RFR: JDK-8312018: Improve reservation of class space and CDS
Thomas Stuefe
stuefe at openjdk.org
Fri Aug 11 06:05:00 UTC 2023
On Fri, 11 Aug 2023 03:47:03 GMT, Ioi Lam <iklam at openjdk.org> wrote:
> But base can be any value. In practice it won't be zero, because the lowest narrowKlass is a very small integer, which would mean that this klass would need to be mapped at a very low address, which most OSes don't allow.
But they do. Linux allows reservation down to vm.mmap_min_addr, which is usually 64K. And that works fine, Shenandoah does it for years AFAIK for its collection sets.
MacOS allows reservation below 32 GB at least.
There is really no reason not to try and reserve in low address regions.
> CDS would be perfectly OK if the CCS starts at a low, non-zero address. But the address space below 4G is somewhat precious and scarce. So if CDS cannot take advantage of it, we shouldn't even attempt to reserve below 4G.
I'm not sure I follow you.
`strict_base`, together with `CompressedKlassPointers::initialize_for_given_encoding(..)`, only exist for the CDS runtime case. They exist because CDS needs to set the encoding base to the start of the mapped archive to make the pre-computed narrow Klass IDs match up. Once we start recalculating those IDs - like we talked about off-list - both `strict_base` and `CompressedKlassPointers::initialize_for_given_encoding(..)` can be removed.

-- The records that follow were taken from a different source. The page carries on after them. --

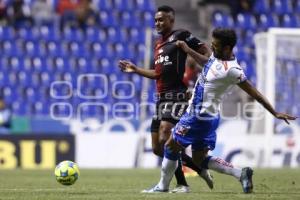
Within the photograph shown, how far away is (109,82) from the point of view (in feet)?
73.6

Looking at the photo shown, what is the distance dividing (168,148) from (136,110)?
35.1ft

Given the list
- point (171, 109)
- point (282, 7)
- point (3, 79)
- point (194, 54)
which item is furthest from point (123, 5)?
point (194, 54)

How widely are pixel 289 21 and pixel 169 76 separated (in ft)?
53.2

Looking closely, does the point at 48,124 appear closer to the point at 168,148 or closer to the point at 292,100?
the point at 292,100

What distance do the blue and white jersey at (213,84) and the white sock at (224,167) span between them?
655 millimetres

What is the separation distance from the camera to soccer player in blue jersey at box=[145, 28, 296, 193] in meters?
8.97

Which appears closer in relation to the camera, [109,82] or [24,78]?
[109,82]

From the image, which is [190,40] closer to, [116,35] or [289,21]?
[116,35]

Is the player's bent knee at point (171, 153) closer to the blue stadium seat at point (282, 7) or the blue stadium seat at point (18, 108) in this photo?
the blue stadium seat at point (18, 108)

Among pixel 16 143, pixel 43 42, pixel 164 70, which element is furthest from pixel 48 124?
pixel 164 70

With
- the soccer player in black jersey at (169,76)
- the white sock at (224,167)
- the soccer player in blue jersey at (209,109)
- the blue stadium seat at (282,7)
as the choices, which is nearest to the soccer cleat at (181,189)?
the soccer player in black jersey at (169,76)

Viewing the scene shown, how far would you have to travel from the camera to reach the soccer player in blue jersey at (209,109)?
29.4 ft

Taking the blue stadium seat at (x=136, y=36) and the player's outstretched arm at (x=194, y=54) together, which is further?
the blue stadium seat at (x=136, y=36)

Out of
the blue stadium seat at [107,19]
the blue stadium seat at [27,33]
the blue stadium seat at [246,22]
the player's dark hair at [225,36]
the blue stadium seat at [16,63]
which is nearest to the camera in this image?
the player's dark hair at [225,36]
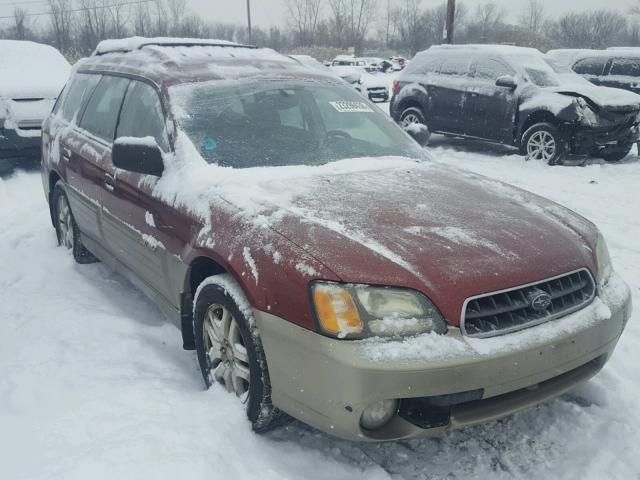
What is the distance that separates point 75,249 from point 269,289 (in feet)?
9.37

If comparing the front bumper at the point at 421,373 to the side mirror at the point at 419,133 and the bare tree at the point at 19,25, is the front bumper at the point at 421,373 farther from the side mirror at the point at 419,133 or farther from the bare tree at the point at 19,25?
the bare tree at the point at 19,25

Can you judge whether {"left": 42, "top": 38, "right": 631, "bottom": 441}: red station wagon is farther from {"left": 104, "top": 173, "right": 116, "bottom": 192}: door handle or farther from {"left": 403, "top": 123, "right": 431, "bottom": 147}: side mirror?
{"left": 403, "top": 123, "right": 431, "bottom": 147}: side mirror

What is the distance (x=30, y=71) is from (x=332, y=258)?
888cm

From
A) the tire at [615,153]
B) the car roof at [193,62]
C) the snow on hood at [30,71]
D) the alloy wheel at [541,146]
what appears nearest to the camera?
the car roof at [193,62]

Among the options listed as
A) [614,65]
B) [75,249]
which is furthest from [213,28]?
[75,249]

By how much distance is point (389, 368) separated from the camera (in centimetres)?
205

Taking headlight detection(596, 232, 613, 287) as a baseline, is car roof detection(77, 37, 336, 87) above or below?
above

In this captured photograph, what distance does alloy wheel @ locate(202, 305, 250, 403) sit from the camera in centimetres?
258

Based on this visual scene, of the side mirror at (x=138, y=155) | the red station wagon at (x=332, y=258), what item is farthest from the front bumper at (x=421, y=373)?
the side mirror at (x=138, y=155)

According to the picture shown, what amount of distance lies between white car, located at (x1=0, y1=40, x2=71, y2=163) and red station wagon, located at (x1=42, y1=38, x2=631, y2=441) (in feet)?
16.1

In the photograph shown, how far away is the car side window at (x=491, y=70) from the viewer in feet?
32.0

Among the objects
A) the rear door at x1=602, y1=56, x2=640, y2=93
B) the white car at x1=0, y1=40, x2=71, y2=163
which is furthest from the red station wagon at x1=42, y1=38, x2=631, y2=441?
the rear door at x1=602, y1=56, x2=640, y2=93

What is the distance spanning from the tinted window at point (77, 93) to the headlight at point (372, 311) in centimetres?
311

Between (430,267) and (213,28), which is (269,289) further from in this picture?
(213,28)
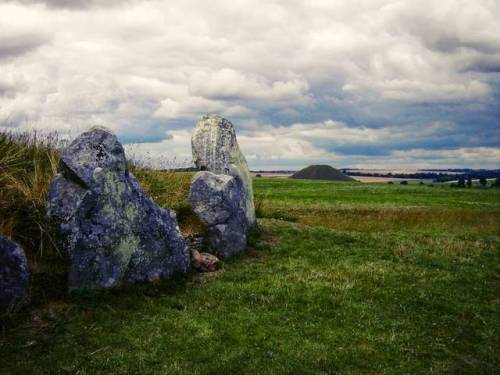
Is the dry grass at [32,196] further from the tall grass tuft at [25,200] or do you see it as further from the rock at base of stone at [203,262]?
the rock at base of stone at [203,262]

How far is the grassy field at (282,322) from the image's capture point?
10.8 m

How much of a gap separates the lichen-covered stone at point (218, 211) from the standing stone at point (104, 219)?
3859 millimetres

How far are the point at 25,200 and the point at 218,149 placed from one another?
11740 millimetres

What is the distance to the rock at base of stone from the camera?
18.2 meters

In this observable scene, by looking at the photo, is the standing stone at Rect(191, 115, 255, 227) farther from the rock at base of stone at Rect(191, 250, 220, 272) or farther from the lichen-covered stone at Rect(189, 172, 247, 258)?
the rock at base of stone at Rect(191, 250, 220, 272)

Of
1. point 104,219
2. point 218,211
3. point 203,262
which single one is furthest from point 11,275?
point 218,211

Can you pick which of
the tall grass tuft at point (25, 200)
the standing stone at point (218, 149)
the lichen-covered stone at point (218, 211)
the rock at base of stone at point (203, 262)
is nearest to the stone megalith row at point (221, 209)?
the lichen-covered stone at point (218, 211)

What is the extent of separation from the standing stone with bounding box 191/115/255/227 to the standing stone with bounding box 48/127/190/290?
891 centimetres

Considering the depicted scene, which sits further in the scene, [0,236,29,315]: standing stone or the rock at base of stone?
the rock at base of stone

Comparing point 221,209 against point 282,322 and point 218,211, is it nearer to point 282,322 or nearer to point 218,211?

Right now, CDS cannot take advantage of low address regions, that is correct. That is why we don't try it if `strict_base` is true: the if-block that guards low-address reservation is only executed for CDS=off or CDS=dumptime.
But if we recalculate the narrow Klass IDs of archived heap objects, we can remove the strict_base parameter and then we:
1) reserve CDS+class space, possibly in low address regions
2) call `CompressedKlassPointers::initialize`, which will take advantage of a low-address klass range and set encoding base to zero
3) re-compute the narrow Klass IDs in archived objects based on a zero encoding base.
Sounds right?
One important factor with the new API is that we always attempt to reserve the heap first. So the heap gets first dips at low-address regions. Only after that we try to reserve CDS+class space. So we will not compete with the heap, where zero encoding is somewhat more important. We come second, which I think reflects importance of zero-based narrow Klass encoding.